Šime Gržan

Personal information
- Date of birth: 6 April 1994 (age 32)
- Place of birth: Zadar, Croatia
- Height: 1.72 m (5 ft 7+1⁄2 in)
- Position: Right winger

Team information
- Current team: Al-Anwar
- Number: 43

Youth career
- 2003–2012: Zadar

Senior career*
- Years: Team / Apps / (Gls)
- 2011–2013: Zadar / 49 / (1)
- 2014–2015: Lokomotiva / 28 / (3)
- 2016–2017: Istra 1961 / 46 / (7)
- 2018–2019: Zrinjski Mostar / 9 / (0)
- 2019: GOŠK Gabela / 12 / (1)
- 2019–2021: Istra 1961 / 66 / (9)
- 2021–2024: Osijek / 68 / (1)
- 2022: → Zalaegerszeg (loan) / 7 / (0)
- 2024–2025: Šibenik / 27 / (3)
- 2025–2026: Macarthur FC / 17 / (0)
- 2026–: Al-Anwar / 0 / (0)

International career^{‡}
- 2012: Croatia U18 / 6 / (0)
- 2011–2013: Croatia U19 / 9 / (0)

= Šime Gržan =

Croatian footballer

Šime Gržan (/hr/; born 6 April 1994) is a Croatian professional footballer who plays for Al-Anwar in the Saudi First Division League.

[Collected data entries]
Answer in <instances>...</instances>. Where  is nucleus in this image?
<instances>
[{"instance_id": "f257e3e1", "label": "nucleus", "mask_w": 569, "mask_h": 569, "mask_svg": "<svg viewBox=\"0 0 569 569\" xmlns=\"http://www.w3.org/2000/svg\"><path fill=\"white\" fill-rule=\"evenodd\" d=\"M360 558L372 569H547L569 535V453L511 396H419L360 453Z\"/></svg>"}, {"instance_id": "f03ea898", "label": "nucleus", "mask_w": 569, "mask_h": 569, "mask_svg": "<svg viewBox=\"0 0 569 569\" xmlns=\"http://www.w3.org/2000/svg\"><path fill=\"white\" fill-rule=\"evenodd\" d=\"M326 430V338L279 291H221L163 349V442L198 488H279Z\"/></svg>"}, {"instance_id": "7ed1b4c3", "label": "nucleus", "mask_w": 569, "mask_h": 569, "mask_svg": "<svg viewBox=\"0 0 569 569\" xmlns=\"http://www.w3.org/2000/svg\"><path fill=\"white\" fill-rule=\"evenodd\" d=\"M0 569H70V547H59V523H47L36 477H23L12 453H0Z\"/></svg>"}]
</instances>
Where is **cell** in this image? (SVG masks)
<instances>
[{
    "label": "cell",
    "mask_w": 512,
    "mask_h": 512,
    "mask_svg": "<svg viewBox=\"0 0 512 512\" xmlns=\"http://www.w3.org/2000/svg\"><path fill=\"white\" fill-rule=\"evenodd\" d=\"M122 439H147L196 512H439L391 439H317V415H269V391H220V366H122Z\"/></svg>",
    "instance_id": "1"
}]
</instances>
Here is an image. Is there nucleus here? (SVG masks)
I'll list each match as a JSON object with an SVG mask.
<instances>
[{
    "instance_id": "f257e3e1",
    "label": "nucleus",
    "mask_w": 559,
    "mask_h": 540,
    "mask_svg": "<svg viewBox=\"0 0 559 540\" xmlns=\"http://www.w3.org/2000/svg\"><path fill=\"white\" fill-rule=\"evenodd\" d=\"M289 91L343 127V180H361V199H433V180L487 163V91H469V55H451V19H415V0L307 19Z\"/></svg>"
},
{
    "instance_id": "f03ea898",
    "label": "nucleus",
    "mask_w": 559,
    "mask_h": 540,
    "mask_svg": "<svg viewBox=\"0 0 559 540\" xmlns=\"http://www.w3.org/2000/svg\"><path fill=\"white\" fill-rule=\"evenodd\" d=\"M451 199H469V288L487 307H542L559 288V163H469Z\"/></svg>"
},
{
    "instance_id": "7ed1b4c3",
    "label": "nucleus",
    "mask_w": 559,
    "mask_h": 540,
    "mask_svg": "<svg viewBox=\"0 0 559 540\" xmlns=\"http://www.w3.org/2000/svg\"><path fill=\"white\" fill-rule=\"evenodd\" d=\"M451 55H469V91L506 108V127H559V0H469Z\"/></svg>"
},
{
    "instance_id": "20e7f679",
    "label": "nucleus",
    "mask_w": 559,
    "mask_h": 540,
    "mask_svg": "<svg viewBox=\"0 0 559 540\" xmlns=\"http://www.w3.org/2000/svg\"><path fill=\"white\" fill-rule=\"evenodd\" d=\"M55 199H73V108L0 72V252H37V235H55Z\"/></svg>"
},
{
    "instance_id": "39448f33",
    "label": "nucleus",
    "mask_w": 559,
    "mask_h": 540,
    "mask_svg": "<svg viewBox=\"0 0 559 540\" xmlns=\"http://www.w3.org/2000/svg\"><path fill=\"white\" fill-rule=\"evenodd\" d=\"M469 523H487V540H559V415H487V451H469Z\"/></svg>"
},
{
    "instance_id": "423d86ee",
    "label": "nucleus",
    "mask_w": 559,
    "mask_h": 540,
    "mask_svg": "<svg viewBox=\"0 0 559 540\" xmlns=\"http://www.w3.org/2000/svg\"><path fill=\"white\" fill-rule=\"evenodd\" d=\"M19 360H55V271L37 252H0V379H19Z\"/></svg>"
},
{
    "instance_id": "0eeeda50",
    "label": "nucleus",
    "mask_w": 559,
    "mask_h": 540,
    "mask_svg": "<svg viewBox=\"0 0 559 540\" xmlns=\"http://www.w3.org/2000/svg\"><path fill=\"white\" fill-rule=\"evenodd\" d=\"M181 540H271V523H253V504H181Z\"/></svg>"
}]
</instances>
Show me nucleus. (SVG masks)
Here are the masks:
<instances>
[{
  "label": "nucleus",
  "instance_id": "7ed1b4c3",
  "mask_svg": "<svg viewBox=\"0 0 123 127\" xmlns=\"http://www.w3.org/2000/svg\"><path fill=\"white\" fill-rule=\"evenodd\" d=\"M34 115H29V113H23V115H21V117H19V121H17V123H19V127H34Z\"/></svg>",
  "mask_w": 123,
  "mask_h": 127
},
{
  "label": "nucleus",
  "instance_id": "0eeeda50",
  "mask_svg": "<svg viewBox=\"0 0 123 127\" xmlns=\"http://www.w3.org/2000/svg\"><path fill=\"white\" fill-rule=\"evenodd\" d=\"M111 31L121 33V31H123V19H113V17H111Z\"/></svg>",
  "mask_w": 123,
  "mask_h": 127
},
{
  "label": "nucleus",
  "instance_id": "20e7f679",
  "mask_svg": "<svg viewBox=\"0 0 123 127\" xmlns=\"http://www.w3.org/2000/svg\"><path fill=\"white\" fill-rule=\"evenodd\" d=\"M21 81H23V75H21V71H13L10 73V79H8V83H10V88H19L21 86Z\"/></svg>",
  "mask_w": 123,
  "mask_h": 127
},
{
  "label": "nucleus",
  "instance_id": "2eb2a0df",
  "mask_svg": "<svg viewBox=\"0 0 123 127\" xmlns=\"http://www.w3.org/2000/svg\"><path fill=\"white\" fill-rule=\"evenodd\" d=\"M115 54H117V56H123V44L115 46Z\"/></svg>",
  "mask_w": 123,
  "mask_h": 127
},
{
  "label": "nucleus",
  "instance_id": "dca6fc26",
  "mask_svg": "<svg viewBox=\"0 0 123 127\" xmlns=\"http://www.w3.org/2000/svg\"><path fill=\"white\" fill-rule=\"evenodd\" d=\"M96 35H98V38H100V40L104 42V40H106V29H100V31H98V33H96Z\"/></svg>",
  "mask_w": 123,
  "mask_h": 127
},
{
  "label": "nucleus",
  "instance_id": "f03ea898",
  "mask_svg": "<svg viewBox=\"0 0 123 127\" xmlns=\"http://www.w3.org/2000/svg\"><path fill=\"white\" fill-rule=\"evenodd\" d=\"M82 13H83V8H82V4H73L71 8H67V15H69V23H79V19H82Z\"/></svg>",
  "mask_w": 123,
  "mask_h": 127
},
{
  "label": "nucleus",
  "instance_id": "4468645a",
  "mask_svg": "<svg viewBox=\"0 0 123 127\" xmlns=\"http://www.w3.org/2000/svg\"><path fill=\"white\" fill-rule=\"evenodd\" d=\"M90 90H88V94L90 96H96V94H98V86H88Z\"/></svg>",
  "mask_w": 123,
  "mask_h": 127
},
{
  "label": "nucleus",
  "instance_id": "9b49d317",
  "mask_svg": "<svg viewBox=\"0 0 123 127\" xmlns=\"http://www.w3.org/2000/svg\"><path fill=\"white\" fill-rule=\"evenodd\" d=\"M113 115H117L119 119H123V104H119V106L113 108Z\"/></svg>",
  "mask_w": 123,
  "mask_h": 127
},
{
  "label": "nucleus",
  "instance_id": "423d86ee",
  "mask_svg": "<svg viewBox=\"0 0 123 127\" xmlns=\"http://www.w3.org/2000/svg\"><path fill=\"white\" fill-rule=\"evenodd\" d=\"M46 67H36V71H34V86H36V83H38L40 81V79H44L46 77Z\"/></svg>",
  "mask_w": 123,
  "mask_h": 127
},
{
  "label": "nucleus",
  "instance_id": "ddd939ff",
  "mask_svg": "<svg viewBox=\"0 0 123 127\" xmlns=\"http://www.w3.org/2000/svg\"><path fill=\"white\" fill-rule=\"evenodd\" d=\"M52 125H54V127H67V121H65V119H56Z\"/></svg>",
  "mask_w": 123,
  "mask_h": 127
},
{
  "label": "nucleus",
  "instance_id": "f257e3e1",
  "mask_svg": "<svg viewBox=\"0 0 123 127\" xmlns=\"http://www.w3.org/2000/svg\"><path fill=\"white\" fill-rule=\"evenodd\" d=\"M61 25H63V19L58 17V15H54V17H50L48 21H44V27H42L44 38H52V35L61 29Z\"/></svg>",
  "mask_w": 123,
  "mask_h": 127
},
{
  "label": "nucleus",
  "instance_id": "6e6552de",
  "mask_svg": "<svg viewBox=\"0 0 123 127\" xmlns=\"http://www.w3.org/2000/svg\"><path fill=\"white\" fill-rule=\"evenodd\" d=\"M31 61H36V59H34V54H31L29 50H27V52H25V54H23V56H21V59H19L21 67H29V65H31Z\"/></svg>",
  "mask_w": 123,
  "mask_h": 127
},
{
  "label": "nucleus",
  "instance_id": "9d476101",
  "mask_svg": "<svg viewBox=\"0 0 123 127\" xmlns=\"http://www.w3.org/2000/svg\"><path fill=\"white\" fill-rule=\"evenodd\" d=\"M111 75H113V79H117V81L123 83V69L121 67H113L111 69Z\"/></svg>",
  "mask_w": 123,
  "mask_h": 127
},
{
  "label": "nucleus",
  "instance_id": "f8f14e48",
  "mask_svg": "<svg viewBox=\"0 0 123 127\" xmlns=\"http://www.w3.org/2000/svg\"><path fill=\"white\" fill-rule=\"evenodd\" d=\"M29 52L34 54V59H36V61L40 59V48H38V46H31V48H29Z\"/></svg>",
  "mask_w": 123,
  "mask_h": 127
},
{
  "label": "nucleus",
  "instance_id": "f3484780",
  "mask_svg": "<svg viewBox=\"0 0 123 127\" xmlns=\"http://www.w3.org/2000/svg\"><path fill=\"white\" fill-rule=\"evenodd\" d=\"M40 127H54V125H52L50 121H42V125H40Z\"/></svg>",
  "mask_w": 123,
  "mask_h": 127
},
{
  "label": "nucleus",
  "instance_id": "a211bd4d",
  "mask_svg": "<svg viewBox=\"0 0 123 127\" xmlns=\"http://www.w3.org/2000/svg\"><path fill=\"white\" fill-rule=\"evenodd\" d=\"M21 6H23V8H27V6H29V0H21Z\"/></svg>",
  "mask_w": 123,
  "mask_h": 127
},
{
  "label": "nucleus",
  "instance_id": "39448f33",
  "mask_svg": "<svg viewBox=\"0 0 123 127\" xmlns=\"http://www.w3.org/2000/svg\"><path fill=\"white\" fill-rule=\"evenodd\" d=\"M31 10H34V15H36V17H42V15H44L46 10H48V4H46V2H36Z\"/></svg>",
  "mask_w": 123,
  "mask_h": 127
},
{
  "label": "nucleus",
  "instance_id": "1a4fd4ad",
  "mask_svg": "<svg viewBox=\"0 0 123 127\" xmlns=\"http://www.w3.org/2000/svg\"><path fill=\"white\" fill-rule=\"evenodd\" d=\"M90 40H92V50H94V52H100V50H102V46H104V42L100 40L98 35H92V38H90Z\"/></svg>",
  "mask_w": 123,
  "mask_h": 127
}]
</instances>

§ REQUIRED TASKS:
[a] Answer each question from the player profile above, one answer per line, marked (i), (ii), (iii):
(i) Where was the player born?
(ii) What shirt number does he wear at his current team?
(iii) In which league does Al-Anwar play?
[b] Using the senior career section of the player profile, list every team for which 0 goals are recorded.
[c] Turn the paragraph of the player profile beginning "Šime Gržan (/hr/; born" into a short bulleted list that keeps its main facts.
The material above stands apart from the player profile.

§ OUTPUTS BY TASK:
[a]
(i) Zadar, Croatia
(ii) 43
(iii) The Saudi First Division League

[b]
- Zrinjski Mostar
- Zalaegerszeg (loan)
- Macarthur FC
- Al-Anwar

[c]
- Born: 6 April 1994
- Nationality: Croatian
- Occupation: professional footballer
- Club: Al-Anwar, in the Saudi First Division League